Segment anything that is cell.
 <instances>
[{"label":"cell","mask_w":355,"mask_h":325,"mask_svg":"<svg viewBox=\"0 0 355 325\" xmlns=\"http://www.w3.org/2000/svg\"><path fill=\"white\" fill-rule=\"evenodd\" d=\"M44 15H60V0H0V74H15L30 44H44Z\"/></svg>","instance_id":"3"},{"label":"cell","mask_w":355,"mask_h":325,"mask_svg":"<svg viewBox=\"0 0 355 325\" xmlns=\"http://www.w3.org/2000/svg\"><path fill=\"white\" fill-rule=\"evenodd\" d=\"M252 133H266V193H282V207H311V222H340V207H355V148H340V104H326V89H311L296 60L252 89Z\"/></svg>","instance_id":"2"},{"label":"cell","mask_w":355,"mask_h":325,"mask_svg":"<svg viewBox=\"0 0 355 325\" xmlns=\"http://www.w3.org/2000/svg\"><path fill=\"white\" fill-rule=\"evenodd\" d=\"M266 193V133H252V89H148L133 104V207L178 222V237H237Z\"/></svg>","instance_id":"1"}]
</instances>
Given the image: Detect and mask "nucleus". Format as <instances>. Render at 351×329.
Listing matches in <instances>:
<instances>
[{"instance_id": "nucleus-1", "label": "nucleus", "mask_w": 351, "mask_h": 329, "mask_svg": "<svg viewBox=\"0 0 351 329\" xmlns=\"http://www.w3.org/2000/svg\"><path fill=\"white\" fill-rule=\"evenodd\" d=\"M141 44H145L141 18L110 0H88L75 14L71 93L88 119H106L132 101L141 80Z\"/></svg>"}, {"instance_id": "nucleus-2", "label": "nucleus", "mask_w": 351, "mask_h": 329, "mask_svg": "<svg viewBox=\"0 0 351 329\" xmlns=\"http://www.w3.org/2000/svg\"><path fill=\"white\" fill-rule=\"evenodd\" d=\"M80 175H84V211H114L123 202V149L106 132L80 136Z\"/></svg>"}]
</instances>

= = = = = = =

Given instruction:
Return each line in the records above that contains the string "instances", copying it unchanged.

Full output:
 <instances>
</instances>
Given the image: Detect and mask "nucleus". Format as <instances>. Render at 351×329.
Listing matches in <instances>:
<instances>
</instances>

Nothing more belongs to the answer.